I’ve just finished the seventh week of my fourteen-week internship at Google. Google has been keeping me busy; it’s really important that I perform well, as I only have one more year of school left, and then I’m going to become a full-time software engineer! It’s too early to say whether I’ll probably get a full-time offer from Google, but I’m hopeful of course. My future plans are finally starting to crystallize.

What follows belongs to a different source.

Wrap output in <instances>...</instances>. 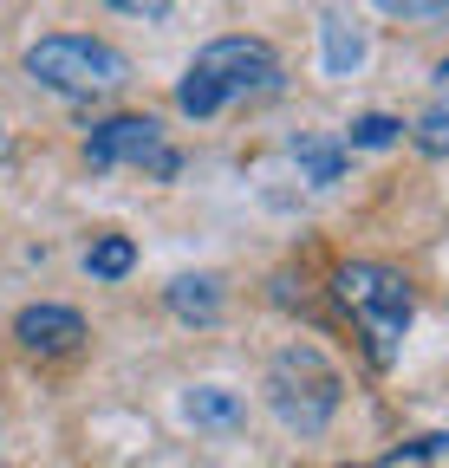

In seven weeks from now I’ll be back home in Toronto for three weeks of well-earned relaxation before starting my final year of college. Oh, did I say relaxation? Ha. Actually, if I can just muster up enough self-discipline, I’m actually going to scramble to teach myself how to cook before I move into my downtown apartment. (Yes, the horrible meal plan at Vic was a deal-breaker for me.) Believe it or not, this place is only about five minutes away from LM and MP (where I have most of my classes) and the price is quite nice too. I just have to make sure I manage to sublet it during next summer, otherwise my finances might be a bit tight.
I haven’t really felt challenged during my undergrad. But good news: I’m finally done all my breadth requirements, and I have some space left in my timetable. I’ve always wanted to learn general relativity and quantum field theory, but they’re just so daunting to learn on my own. So I’m thinking of taking PHY483, PHY484, and PHY489. I was concerned about not being smart enough to handle these topics, but a friend of mine took PHY483 and assured me that it’s not impossibly difficult, so I might as well give it a shot.
But wait! What about CS? Well, yes. So, over the last year, I’ve become painfully aware that, while I’m a decent software engineer, I lack knowledge in many key areas compared to people who actually took CS in college. Some of those areas include: programming languages; databases and distributed systems; concurrency; and operating systems. I don’t like not knowing things, so I do plan to learn at least some of these things. Unfortunately, I’m only allowed to take up to three 300+ level CSC courses since I’m not a CSC student, and I’ve already taken one (it was a research project course, and I ended up failing miserably at it). But then I realized: why bother trying to cram CSC courses into my timetable at all, when I can take as many as I want during the summer online (e.g., on Coursera)? So that’s going to be my plan: finish my degree and then try to make up for that degree not being a CS degree. I’m sure I still won’t be as knowledgeable as a real CS major, but damned if I don’t do my best.
And then, in fall of 2014, I’ll start life out in the Real World as a software engineer. I’ve been a student for my entire life so far, and then suddenly, my responsibilities are going to shift. My mom always told me that, as a student, my #1 priority in life is to study well; and that’s something I’ve been very comfortable with, since I’m a good student. But everything is going to change soon. I’m nervous. But also excited.
I’m going to close this post off with an update on my love life. (Since, obviously, that’s the most interesting part, right?) My girlfriend and I broke up a few weeks ago. We split on good terms, and we’re still best friends, so yes, you can still invite both of us to the same event without making things awkward. Of course, breakups are never easy, and the last few weeks have definitely been tough. Coding is a lot less fun than it normally is; focusing on physics is sometimes impossible. But things are gradually getting better.